When I was younger (so long ago) and writing songs and poetry, they all seemed to spring from my angst and heartache. There was lots of creativity in it. But I've always written prose from a different place, though I'm not sure where that place is or how to describe it.

Diane Burton said...

How wonderful you're able to release your emotions through your poetry. I write because the characters in my head won't shut up until I write their stories.

Mary Aalgaard said...

Wow. Good description on the healing power of the arts, as we produce them, and get our raw emotion out. I'm holding back on writing a letter to a boy whose brother died from suicide. I can barely even type that word here.

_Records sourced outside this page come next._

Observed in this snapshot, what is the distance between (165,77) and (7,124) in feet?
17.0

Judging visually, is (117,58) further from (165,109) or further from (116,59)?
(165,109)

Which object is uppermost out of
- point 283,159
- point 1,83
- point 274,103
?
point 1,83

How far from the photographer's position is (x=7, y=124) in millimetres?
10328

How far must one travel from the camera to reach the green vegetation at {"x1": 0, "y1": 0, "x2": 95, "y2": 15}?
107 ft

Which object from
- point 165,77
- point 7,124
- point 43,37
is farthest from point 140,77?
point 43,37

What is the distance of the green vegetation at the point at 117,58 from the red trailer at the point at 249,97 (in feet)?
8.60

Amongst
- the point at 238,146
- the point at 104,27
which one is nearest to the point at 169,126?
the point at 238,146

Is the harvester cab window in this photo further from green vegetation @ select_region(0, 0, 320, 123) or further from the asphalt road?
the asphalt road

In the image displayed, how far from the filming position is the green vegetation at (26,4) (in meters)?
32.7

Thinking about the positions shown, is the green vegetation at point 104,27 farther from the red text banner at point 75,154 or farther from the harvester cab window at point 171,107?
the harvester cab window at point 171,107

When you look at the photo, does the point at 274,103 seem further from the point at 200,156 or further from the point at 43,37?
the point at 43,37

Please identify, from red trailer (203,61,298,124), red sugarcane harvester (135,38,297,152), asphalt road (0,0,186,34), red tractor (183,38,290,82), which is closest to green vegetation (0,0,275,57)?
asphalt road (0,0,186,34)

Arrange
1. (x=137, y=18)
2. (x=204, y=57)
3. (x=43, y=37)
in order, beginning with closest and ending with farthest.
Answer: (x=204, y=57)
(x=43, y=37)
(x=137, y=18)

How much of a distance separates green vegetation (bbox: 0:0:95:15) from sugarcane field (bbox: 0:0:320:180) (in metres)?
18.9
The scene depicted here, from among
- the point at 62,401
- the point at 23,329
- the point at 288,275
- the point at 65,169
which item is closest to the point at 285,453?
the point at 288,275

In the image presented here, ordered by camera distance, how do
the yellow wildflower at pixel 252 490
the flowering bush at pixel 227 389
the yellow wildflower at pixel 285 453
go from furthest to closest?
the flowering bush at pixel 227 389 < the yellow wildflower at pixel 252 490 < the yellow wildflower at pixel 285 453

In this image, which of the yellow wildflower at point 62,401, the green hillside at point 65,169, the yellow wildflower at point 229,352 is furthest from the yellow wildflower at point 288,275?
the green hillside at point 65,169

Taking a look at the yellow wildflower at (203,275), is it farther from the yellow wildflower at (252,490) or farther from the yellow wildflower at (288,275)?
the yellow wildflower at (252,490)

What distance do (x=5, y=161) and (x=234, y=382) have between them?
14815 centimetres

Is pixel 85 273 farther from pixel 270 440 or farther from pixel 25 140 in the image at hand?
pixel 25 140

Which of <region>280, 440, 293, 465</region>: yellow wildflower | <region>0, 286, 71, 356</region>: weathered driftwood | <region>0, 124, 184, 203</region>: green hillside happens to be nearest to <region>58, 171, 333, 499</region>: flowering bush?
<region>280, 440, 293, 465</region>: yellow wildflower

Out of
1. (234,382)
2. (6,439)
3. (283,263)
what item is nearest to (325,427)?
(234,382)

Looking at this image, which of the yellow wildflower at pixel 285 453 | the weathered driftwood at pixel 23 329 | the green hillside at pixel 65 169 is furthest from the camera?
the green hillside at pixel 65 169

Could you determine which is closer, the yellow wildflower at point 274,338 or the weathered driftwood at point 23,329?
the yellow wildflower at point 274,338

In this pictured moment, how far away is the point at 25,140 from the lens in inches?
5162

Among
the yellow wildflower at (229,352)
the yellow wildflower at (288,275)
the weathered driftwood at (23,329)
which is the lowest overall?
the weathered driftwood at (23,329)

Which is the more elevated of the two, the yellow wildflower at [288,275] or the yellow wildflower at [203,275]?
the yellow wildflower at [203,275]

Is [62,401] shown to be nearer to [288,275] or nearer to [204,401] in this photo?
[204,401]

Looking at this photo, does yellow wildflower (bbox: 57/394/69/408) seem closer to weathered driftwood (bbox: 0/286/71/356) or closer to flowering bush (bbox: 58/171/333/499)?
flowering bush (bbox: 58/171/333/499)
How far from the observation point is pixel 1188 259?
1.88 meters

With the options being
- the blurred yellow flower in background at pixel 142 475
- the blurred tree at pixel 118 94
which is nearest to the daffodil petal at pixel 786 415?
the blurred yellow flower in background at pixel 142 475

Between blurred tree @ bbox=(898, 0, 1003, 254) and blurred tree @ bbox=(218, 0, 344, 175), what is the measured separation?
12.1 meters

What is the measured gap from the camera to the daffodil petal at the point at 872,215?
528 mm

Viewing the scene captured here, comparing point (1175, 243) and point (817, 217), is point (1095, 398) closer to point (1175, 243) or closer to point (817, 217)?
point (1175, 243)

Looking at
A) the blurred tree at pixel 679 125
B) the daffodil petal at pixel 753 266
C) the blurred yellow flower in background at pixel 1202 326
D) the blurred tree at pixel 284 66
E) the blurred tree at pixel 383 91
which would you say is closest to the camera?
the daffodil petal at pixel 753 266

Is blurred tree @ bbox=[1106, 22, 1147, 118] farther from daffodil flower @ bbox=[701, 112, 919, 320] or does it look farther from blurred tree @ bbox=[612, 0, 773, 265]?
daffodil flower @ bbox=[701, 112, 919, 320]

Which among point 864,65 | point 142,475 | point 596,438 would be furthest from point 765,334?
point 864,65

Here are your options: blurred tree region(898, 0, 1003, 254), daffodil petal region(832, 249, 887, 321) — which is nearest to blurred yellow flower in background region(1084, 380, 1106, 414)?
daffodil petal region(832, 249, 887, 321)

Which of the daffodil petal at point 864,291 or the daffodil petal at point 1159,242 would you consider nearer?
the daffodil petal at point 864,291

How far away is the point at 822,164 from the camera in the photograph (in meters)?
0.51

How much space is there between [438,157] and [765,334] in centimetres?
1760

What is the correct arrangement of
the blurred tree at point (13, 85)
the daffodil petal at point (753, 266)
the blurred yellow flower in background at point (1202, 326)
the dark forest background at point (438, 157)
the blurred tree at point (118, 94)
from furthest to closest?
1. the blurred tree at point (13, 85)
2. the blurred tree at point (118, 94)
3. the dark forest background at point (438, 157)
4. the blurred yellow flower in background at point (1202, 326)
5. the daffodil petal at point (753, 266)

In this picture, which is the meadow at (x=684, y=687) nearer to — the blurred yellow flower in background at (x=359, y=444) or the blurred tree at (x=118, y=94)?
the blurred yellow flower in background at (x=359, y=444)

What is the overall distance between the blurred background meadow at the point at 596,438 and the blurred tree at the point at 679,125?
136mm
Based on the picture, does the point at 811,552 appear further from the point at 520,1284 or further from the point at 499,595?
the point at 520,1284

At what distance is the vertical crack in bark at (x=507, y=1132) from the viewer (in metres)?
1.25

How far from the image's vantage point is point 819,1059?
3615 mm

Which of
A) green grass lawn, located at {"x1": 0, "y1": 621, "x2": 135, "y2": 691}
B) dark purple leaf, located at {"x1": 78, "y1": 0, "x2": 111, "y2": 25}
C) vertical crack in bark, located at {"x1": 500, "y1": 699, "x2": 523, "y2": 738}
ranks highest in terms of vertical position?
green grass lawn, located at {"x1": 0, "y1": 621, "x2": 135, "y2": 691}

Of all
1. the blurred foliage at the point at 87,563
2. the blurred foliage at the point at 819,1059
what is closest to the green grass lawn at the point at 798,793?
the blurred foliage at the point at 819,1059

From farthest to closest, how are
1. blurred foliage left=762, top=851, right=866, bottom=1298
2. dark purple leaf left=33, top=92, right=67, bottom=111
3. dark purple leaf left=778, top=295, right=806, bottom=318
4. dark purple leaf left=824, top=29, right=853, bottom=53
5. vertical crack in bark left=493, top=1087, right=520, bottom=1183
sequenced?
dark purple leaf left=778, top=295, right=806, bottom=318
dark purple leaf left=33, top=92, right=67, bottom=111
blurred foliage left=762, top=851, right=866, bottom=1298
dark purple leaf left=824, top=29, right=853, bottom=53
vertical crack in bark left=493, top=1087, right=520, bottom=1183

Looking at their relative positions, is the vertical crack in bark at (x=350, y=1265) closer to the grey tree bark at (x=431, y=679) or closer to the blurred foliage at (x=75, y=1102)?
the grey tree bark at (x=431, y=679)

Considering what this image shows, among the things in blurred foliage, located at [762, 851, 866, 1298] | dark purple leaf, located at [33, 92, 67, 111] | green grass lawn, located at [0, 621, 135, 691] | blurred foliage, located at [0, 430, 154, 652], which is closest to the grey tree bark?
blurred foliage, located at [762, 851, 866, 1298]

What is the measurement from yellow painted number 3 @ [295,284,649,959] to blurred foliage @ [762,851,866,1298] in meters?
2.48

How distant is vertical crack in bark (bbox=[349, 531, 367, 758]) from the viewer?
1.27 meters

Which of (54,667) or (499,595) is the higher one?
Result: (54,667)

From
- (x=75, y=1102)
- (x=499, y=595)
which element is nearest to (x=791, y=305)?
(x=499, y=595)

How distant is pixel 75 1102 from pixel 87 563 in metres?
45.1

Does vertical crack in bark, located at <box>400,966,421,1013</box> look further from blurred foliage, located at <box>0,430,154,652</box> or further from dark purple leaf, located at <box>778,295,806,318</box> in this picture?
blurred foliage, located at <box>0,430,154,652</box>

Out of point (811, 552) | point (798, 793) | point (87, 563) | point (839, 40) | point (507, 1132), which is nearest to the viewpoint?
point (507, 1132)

Blessings to you as you write, process, and share that with others. It will help them.

Mary at Play off the Page

Hilary Melton-Butcher said...

Hi Liza - it's great that you can express yourself that way ... something I don't want to do, or can't do ... but then I've never wanted to write - having been put down about things earlier on in life - and I was able to express myself in other ways. Now I blog ... and keep it simple there too - cheers Hilary

Susan Gourley/Kelley said...

I find I can't write when I'm suffering emotional pain or stress. There's lots of evidence that it helps, I just can't do it.

Connie said...

It's so true that most writing comes from the emotions we are feeling. For me it sometimes comes from pain, but it can just as easily come from joy for me as well and from every feeling in between. Nice post.

Susan Flett Swiderski said...

It's good that writing provided a release valve for you. When I was young, it worked that way for me, too, but now, when I'm overwhelmed with emotions, my creativity dries up for a while. If I try writing during those periods, my work is way too dark. Not me at all. (Or at least, not the me I want to be.)

So why do I write? You might as well ask me why I breathe. It's part of me, and as necessary as food and drink.

Lynda R Young as Elle Cardy said...

When I started writing, I discovered (after the fact) that it was hugely therapeutic. I hadn't realised what I was writing about until it became clear years later and I was like, "Ooooooh!" lol. In many ways it's still therapeutic.

Empty Nest Insider said...

I would like to see your poem about the Parkland shootings. I'm sure that it's very moving. I agree that writing does help us plow through the pain. Have a Happy Easter, Liza!